Records
+ + +
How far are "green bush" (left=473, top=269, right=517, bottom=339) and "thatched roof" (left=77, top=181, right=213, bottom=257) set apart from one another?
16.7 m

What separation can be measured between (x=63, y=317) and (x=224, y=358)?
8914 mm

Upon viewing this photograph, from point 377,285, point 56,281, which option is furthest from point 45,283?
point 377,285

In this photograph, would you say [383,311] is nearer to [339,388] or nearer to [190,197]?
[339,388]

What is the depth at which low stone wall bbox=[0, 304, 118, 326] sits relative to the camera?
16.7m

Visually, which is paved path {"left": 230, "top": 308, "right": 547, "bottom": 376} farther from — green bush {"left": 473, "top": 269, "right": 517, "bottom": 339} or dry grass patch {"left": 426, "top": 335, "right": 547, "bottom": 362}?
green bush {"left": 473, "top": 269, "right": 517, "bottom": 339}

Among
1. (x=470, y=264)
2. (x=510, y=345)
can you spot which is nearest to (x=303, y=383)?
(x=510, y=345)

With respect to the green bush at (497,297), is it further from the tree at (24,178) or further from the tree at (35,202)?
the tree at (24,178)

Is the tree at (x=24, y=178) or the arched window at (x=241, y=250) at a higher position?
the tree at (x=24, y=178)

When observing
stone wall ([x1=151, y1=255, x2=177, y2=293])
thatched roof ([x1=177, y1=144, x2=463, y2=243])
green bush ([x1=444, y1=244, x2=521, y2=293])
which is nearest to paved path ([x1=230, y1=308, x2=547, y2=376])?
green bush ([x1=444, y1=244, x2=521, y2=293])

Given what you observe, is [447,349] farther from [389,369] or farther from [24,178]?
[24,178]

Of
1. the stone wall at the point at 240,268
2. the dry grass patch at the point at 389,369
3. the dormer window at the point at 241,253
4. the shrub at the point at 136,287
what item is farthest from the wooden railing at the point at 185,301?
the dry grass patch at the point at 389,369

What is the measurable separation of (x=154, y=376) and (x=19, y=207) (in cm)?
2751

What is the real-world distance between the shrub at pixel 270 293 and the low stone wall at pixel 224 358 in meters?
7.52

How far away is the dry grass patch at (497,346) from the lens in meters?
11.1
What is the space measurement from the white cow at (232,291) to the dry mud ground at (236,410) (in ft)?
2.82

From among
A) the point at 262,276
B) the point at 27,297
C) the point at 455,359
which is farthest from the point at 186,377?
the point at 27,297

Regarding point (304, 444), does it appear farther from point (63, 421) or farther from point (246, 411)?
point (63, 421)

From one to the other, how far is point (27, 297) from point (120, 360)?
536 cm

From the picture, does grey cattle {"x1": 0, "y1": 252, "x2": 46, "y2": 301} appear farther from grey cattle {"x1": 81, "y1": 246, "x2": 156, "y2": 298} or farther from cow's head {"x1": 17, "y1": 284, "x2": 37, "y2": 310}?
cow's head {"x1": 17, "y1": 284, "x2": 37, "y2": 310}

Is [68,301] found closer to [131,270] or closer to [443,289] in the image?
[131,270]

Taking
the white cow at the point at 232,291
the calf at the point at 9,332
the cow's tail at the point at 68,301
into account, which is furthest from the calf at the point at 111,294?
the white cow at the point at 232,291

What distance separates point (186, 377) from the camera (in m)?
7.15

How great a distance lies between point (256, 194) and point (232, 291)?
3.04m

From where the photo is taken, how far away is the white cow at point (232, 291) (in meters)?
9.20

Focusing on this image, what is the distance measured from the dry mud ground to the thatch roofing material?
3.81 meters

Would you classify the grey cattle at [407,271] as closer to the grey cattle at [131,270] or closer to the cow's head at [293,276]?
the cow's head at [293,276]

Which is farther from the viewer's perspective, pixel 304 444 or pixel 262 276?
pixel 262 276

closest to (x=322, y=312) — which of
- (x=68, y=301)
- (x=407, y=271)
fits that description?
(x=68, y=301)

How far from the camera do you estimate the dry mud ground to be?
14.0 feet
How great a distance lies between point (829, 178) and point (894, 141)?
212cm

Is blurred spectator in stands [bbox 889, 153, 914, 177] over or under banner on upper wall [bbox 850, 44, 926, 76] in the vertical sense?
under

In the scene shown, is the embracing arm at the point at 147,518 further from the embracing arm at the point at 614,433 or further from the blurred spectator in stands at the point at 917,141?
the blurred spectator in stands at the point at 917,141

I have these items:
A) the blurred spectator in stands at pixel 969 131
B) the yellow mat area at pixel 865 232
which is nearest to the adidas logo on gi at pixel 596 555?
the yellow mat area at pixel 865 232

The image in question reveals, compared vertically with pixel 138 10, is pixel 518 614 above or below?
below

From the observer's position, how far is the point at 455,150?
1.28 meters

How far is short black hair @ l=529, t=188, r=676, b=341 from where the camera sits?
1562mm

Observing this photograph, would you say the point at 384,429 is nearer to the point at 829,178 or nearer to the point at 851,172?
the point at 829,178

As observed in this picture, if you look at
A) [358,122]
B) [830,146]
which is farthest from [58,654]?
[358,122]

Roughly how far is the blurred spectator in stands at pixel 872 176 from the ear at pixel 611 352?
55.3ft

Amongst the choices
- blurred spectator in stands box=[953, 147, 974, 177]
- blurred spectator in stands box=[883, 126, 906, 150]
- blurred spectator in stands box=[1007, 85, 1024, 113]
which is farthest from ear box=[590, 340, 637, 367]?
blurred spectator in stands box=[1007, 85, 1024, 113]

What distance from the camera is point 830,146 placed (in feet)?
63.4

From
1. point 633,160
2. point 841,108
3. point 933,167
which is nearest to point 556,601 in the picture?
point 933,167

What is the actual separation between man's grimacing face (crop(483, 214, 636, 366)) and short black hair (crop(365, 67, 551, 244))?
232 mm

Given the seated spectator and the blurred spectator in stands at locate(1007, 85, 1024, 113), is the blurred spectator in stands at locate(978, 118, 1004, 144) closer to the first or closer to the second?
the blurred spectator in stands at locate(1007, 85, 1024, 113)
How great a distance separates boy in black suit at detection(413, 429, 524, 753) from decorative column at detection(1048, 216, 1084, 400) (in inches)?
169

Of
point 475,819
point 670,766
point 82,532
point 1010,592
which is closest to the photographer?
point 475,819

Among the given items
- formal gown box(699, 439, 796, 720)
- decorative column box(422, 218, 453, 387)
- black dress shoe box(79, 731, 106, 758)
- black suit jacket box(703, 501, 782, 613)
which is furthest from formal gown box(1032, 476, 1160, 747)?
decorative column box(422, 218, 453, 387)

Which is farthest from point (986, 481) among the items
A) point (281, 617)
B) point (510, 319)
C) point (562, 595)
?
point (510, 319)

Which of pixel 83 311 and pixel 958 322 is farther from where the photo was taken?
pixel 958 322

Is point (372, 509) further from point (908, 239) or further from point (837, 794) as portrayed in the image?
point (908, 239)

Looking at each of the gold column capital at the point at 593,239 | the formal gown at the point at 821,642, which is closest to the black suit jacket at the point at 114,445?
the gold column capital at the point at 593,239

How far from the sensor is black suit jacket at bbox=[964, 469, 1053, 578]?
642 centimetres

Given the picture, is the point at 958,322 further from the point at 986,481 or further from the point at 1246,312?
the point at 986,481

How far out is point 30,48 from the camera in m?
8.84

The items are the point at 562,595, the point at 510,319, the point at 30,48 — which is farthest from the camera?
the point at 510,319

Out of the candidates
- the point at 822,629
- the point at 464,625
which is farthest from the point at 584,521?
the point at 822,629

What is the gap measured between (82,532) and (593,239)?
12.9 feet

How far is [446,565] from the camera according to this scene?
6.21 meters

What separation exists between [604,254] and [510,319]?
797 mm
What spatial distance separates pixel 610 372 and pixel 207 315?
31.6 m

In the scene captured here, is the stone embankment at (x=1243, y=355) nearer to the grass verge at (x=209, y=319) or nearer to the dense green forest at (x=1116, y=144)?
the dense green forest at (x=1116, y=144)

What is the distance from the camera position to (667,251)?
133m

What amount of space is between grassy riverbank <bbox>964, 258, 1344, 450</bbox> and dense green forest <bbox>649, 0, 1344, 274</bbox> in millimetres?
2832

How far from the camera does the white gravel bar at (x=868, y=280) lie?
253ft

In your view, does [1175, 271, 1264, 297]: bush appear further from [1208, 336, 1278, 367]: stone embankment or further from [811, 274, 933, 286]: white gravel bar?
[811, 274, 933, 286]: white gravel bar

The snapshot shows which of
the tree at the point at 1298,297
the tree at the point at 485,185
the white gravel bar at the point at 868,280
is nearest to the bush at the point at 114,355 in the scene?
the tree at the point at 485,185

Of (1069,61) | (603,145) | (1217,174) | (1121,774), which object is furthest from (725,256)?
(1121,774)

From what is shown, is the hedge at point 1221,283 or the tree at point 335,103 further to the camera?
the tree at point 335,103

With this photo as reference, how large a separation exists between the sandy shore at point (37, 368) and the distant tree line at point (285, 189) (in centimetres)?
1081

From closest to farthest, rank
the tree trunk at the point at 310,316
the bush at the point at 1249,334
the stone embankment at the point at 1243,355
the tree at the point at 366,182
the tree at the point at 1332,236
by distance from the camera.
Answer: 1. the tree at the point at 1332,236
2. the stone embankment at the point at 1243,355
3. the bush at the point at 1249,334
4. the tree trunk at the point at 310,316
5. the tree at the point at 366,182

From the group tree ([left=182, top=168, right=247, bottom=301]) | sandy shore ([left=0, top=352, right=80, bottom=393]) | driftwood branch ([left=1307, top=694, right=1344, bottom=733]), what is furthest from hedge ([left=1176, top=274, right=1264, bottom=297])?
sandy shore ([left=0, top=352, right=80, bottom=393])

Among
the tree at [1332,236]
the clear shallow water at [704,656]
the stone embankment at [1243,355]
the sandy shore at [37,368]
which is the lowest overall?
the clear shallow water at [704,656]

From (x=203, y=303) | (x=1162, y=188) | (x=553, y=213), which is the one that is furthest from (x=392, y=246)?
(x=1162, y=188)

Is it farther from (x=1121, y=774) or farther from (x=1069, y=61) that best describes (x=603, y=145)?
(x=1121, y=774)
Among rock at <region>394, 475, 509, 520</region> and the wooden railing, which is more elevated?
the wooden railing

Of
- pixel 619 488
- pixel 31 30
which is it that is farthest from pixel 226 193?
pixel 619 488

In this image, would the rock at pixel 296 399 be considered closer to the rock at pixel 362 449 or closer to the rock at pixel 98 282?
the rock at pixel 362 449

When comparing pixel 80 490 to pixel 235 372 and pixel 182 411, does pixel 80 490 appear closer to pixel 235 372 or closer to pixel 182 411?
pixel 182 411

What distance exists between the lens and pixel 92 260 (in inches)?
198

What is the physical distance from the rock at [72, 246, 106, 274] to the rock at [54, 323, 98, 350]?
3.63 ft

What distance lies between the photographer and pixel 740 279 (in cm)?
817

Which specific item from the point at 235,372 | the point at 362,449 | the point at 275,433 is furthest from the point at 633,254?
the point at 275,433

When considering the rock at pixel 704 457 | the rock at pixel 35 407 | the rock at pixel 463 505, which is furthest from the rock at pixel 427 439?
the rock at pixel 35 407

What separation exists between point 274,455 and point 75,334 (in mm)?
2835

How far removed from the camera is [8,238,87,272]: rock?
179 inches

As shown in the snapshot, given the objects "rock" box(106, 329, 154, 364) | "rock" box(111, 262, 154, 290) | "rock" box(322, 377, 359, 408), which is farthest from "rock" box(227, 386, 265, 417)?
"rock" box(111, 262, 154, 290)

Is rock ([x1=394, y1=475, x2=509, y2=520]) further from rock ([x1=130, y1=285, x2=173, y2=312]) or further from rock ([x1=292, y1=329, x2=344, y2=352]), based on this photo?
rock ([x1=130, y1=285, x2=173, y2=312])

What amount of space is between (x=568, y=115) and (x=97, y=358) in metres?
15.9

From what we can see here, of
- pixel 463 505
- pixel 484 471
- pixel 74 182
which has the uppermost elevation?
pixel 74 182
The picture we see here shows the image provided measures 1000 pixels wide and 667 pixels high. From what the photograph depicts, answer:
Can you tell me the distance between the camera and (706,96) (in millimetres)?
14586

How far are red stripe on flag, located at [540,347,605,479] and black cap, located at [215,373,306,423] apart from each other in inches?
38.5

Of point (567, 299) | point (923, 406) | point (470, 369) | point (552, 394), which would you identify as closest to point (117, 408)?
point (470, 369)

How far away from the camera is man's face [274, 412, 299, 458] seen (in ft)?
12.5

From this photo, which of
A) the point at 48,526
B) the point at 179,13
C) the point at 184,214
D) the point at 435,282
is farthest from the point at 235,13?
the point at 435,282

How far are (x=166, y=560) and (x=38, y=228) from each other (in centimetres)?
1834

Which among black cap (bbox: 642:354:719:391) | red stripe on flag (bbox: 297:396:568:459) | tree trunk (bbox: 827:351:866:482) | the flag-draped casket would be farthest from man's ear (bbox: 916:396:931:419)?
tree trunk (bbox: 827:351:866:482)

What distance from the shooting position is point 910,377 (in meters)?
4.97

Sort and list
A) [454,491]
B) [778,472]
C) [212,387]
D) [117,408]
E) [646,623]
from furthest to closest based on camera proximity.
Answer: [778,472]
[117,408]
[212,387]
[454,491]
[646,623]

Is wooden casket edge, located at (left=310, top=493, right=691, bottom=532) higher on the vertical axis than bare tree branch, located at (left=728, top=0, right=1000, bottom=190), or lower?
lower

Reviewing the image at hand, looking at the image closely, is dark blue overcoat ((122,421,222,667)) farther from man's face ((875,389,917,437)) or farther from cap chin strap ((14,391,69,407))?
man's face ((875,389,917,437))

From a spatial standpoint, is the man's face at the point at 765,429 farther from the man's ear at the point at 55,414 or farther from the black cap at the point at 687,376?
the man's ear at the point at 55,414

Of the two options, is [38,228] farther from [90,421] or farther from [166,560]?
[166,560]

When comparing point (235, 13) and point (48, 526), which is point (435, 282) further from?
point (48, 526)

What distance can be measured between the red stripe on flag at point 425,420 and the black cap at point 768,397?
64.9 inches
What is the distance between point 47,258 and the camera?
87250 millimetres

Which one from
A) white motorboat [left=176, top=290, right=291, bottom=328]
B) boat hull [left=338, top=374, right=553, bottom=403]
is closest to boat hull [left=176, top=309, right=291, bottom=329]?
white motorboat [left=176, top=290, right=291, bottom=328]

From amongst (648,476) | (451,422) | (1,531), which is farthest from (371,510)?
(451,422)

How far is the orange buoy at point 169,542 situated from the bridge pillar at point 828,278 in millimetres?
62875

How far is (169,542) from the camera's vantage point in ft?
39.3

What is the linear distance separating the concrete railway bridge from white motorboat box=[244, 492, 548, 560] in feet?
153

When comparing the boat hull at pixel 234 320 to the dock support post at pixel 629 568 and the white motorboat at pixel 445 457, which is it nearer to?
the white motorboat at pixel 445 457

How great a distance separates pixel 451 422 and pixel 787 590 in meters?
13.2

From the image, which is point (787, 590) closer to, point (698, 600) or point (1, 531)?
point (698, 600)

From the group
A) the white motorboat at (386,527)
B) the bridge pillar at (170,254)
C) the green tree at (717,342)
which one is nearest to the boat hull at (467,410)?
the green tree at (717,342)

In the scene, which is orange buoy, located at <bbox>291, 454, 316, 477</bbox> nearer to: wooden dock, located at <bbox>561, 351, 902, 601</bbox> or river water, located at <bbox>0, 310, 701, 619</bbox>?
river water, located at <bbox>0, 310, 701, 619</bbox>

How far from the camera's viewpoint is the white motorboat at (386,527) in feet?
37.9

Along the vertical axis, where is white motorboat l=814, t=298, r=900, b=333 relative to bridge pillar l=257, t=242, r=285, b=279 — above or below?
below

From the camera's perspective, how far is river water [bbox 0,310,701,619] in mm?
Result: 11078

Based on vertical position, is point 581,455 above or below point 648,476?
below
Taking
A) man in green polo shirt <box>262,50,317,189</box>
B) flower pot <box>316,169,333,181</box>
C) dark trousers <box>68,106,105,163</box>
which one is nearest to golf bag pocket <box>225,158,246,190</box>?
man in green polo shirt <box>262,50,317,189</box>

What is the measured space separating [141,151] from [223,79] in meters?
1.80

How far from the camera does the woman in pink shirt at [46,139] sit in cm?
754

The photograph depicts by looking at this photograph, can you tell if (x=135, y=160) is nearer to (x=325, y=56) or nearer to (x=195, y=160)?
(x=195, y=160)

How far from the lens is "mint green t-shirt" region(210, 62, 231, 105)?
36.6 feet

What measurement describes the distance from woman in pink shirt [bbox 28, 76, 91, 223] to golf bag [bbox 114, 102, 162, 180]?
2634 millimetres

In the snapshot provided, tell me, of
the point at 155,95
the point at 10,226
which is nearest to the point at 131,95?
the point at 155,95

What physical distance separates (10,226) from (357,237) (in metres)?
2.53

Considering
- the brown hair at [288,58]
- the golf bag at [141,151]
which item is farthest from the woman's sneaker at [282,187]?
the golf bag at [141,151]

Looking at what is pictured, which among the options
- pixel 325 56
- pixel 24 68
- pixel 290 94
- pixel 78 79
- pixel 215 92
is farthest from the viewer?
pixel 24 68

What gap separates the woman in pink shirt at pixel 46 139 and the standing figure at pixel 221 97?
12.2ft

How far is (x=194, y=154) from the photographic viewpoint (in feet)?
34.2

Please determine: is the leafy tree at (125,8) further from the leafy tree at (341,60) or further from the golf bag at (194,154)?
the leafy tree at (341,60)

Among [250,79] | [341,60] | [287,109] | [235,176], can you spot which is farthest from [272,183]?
+ + +
* What is expected
What needs duplicating is the run of lines from the one containing "How far from the camera's" through the last line of the entries above, exact and complete.

* Complete output
How far from the camera's viewpoint is the white motorboat at (386,527) in feet?
37.9

Along the vertical axis, where is white motorboat l=814, t=298, r=900, b=333 relative to bridge pillar l=257, t=242, r=285, b=279 — above or below?
below

From the camera's perspective, how far is river water [bbox 0,310,701,619] in mm?
Result: 11078

Based on vertical position, is point 581,455 above or below point 648,476?
below
Taking
A) man in green polo shirt <box>262,50,317,189</box>
B) flower pot <box>316,169,333,181</box>
C) dark trousers <box>68,106,105,163</box>
which one is nearest to golf bag pocket <box>225,158,246,190</box>?
man in green polo shirt <box>262,50,317,189</box>

What is the measured space separating [141,151] from [223,79] in meters?
1.80

How far from the camera does the woman in pink shirt at [46,139] sit in cm?
754

The photograph depicts by looking at this photograph, can you tell if (x=135, y=160) is nearer to (x=325, y=56) or nearer to (x=195, y=160)?
(x=195, y=160)

How far from the lens is "mint green t-shirt" region(210, 62, 231, 105)?
36.6 feet

What measurement describes the distance from woman in pink shirt [bbox 28, 76, 91, 223] to golf bag [bbox 114, 102, 162, 180]?
2634 millimetres

In the snapshot provided, tell me, of
the point at 155,95
the point at 10,226
which is nearest to the point at 131,95?
the point at 155,95

What physical distance separates (10,226) from (357,237) (in metres)?
2.53

Considering
- the brown hair at [288,58]
- the golf bag at [141,151]
which item is farthest from the woman's sneaker at [282,187]?
the golf bag at [141,151]

Looking at what is pictured, which among the options
- pixel 325 56
- pixel 24 68
- pixel 290 94
- pixel 78 79
- pixel 215 92
is farthest from the viewer?
pixel 24 68

What gap separates the woman in pink shirt at pixel 46 139 and the standing figure at pixel 221 97?
12.2ft

How far is (x=194, y=154) from the photographic viewpoint (in feet)?
34.2

Please determine: is the leafy tree at (125,8) further from the leafy tree at (341,60) or further from the golf bag at (194,154)?
the leafy tree at (341,60)

Among [250,79] | [341,60] | [287,109] | [235,176], can you spot which is farthest from [272,183]?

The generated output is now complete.